I created a spider that scrapes data from Yelp by using Scrapy. All requests go through Crawlera proxy. Spider gets the URL to scrape from, sends a request, and scrapes the data. This worked fine up until the other day, when I started getting 502 None response. The 502 None response appears
after execution of this line:
r = self.req_session.get(url, proxies=self.proxies, verify='../secret/crawlera-ca.crt').text
The traceback:
2020-11-04 14:27:55 [urllib3.connectionpool] DEBUG: https://www.yelp.com:443 "GET /biz/a-dog-in-motion-arcadia HTTP/1.1" 502 None
So, it seems that spider cannot reach the URL because the connection is closed.
I have checked 502 meaning in Scrapy and Crawlera documentation, and it refers to connection being refused, closed, domain unavailable and similar things.
I have debugged the code related to where the issue is happening, and everything is up to date.
If anyone has ideas or knowledge about this, would love to hear, as I am stuck.

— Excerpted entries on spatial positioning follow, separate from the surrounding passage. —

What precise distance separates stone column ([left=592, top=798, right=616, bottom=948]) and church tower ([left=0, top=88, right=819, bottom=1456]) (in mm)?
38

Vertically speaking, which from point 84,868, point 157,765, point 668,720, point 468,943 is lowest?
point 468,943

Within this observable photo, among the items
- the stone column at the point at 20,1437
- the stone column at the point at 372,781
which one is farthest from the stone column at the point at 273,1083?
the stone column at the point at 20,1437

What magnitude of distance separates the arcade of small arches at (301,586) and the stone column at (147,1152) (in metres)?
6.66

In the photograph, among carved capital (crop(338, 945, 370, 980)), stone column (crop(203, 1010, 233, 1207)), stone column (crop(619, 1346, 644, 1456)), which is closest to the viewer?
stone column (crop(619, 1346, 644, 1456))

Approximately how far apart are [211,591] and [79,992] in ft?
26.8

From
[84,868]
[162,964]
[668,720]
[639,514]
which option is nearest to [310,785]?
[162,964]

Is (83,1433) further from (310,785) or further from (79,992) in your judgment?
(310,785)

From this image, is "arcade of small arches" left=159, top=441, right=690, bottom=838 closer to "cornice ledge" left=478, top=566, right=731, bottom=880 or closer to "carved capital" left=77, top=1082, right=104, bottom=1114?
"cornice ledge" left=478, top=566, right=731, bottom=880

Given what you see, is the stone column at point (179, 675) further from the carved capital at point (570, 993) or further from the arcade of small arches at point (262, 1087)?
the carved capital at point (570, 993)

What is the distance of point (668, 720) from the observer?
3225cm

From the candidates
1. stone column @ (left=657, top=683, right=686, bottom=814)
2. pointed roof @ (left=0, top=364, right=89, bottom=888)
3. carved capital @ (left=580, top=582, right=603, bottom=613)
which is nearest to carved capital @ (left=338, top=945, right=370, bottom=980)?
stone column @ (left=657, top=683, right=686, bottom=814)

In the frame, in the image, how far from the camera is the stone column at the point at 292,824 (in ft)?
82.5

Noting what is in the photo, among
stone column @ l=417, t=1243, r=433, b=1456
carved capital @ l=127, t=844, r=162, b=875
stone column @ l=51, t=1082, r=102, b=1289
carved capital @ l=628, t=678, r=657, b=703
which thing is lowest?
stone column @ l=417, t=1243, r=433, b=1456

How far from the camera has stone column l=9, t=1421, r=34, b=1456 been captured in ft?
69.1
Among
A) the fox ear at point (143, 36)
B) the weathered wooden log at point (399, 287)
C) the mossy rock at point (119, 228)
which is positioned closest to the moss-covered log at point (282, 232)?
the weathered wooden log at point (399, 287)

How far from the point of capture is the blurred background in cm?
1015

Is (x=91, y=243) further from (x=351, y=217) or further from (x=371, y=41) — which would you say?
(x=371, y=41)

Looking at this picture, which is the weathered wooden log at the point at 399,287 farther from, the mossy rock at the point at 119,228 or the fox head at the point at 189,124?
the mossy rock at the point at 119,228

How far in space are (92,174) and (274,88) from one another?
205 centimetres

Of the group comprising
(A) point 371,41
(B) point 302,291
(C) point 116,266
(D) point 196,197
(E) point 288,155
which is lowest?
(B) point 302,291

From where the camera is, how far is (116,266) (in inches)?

What could actually be the issue here?
NOTE: Yelp URLs work normally when I open them in browser.
The website sees that you are a "scraper" and not a human user, from the headers of your request.
You should send a different header with the request, so that the scraped website thinks you are browsing with a regular browser.
For more info, refer to the scrapy documentation.
Some pages is not available for some countries, for this reason is recommended to use proxies. I tried to enter the url and the connection was successful.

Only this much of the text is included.